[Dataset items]
-.-.-
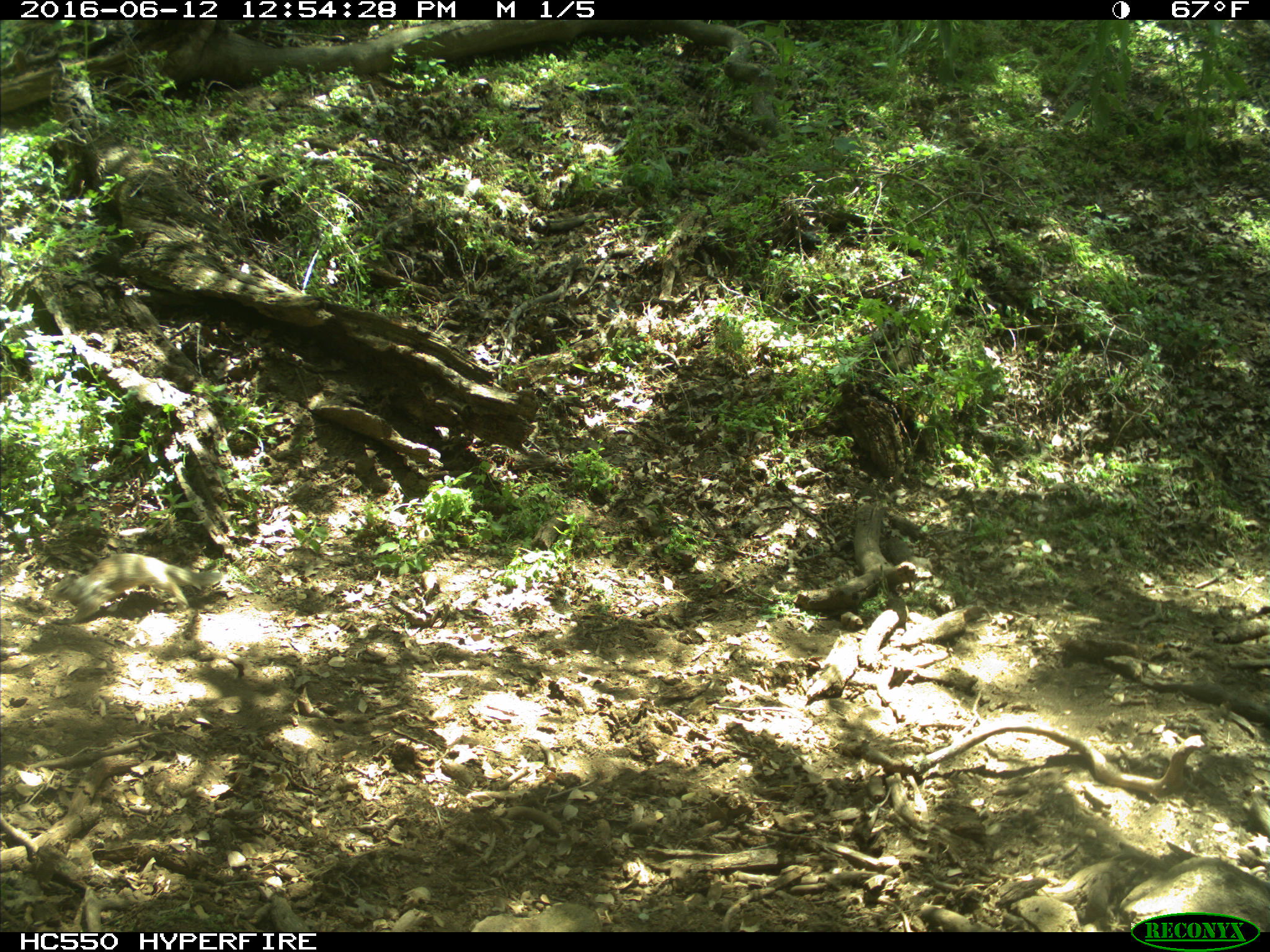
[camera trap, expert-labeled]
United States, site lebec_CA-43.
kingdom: Animalia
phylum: Chordata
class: Mammalia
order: Rodentia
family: Sciuridae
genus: Otospermophilus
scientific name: Otospermophilus beecheyi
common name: california ground squirrel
-.-.-
Task requirements | Leaving out the pictures, output each line above exactly as it is.

Answer to the problem |
[camera trap, expert-labeled]
United States, site lebec_CA-43.
kingdom: Animalia
phylum: Chordata
class: Mammalia
order: Rodentia
family: Sciuridae
genus: Otospermophilus
scientific name: Otospermophilus beecheyi
common name: california ground squirrel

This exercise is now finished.